Approved Research
Interpretable machine learning methods for finding sparse non-linear associations in multi-view health data
Approved Research ID: 147811
Approval date: November 22nd 2023
Lay summary
Many diseases are characterized by a variety of symptoms, signs, varying degrees of severity and related conditions. However, despite this complexity, conventional studies and clinical risk assessment models often treat health outcomes as single variables (such as the presence or absence of a disease, or a single measurable characteristic like LDL cholesterol level). This type of approach does not consider the correlation structure with the various health outcomes and may oversimplify the complex reality of human disease. Another challenge arises from the variety of the underlying risk factors and molecular mediators influencing susceptibility to disease, adding another layer of complexity.

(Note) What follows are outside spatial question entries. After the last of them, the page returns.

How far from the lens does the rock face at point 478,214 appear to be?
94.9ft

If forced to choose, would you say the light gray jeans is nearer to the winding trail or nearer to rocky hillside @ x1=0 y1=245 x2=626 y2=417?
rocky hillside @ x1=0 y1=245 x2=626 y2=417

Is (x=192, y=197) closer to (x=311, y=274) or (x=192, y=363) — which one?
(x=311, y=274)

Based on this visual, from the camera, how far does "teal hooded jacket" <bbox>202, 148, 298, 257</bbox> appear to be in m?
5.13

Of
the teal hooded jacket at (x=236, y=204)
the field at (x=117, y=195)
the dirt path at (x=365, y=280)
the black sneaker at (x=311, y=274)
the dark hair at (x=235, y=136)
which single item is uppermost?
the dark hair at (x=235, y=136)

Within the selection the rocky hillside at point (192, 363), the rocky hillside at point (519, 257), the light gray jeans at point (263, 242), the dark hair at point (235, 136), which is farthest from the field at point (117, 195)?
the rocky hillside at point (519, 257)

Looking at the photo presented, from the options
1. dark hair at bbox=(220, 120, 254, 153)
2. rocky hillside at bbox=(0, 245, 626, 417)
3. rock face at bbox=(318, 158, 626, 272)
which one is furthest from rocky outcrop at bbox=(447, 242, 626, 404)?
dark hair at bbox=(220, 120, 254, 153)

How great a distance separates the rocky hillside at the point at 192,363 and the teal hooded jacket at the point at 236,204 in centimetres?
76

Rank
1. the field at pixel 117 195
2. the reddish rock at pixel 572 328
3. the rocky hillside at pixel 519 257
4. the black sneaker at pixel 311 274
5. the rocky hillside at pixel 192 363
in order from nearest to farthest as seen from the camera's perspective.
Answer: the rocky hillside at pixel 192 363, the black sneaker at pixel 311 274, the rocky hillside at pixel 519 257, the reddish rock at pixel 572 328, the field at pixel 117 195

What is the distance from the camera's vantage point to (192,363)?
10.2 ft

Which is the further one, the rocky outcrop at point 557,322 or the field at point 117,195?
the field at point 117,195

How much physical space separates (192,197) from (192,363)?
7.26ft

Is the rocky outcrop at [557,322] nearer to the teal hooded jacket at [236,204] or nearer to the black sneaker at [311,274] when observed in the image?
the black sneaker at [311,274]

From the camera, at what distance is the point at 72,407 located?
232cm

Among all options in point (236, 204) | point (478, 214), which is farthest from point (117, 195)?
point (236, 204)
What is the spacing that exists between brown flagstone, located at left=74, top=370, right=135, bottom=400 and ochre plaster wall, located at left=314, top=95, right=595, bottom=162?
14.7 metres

To address this limitation, we propose to analyze the data by representing it via two multivariate views: the first view representing a profile of underlying risk factors (such as a panel of SNPs, proteins, metabolites, or physiological characteristics) and the second view representing a set of health outcome data (such as a set of related diagnoses, level of severity, laboratory measurements and medical treatments). Given this type of multivariate representation of the data in both views, the first aim of the project is to discover a limited set of meaningful risk factors that are related to the combination health outcomes. To achieve this, we will use novel multi-view analysis methods developed by our research team, that can associate multiple risk factors to multiple health outcomes and are suitable for analyzing large-scale datasets such as the UK Biobank. Building on the findings from the first part of the analyses, we also intend to develop practical risk prediction models based on the identified risk factors and assess whether they can provide improvements over other prediction strategies.
This research project is planned to span over three years, during which we will analyze the findings from our methods and compare the results to other available methods. The outcome of this project is expected to impact public health in terms of improved understanding of the molecular foundations of disease and contributions of various risk factors. This, in turn, holds potential to yield more advanced tools for predicting and diagnosing disease in precision medicine applications.